## WHAT THE EXERCISE ASKS
Exact copies of the lines below, from the one with "Chery Omoda C5, Tiggo" up to and including the one with "网页设计考试试题及答案", are what this calls for; leave out pictures.

## EXERCISE INPUT
_ _ _

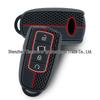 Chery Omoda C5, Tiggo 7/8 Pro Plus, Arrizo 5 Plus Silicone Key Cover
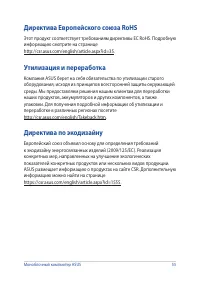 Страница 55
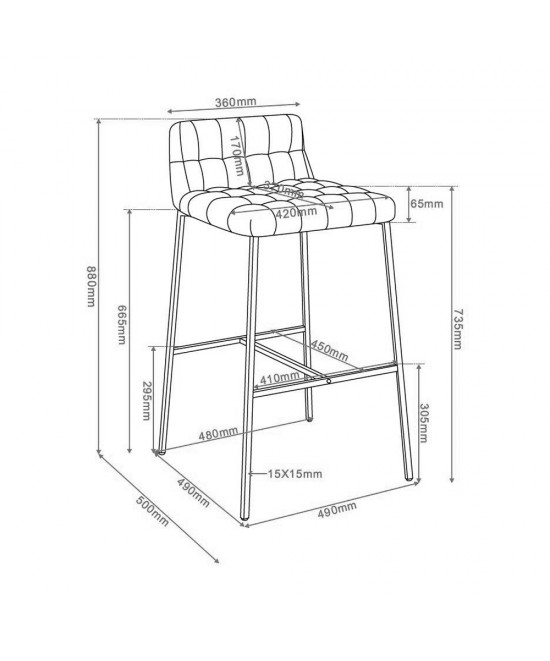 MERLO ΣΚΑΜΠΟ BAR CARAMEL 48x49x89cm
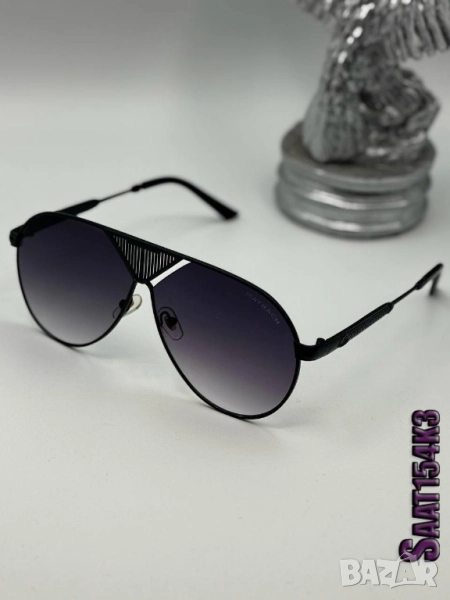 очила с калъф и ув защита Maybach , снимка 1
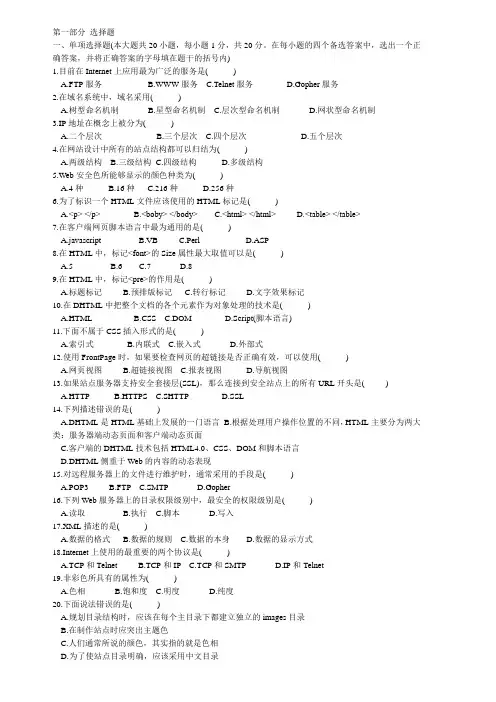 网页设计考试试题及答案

_ _ _

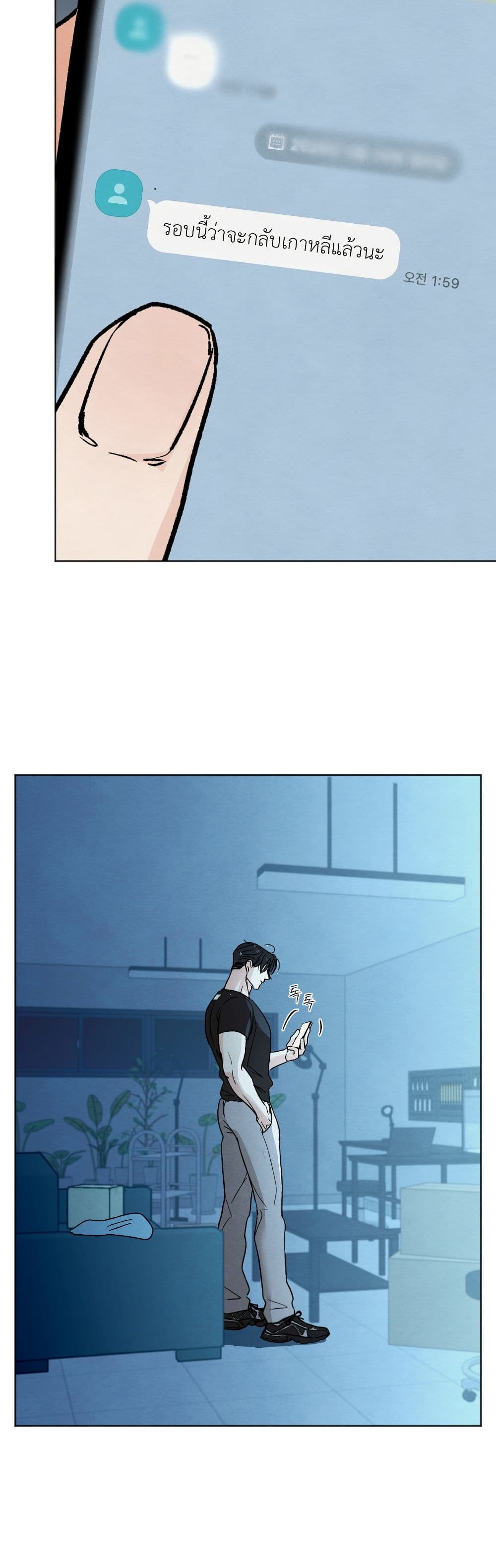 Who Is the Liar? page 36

_ _ _

## EXERCISE ANSWER
 Chery Omoda C5, Tiggo 7/8 Pro Plus, Arrizo 5 Plus Silicone Key Cover
 Страница 55
 MERLO ΣΚΑΜΠΟ BAR CARAMEL 48x49x89cm
 очила с калъф и ув защита Maybach , снимка 1
 网页设计考试试题及答案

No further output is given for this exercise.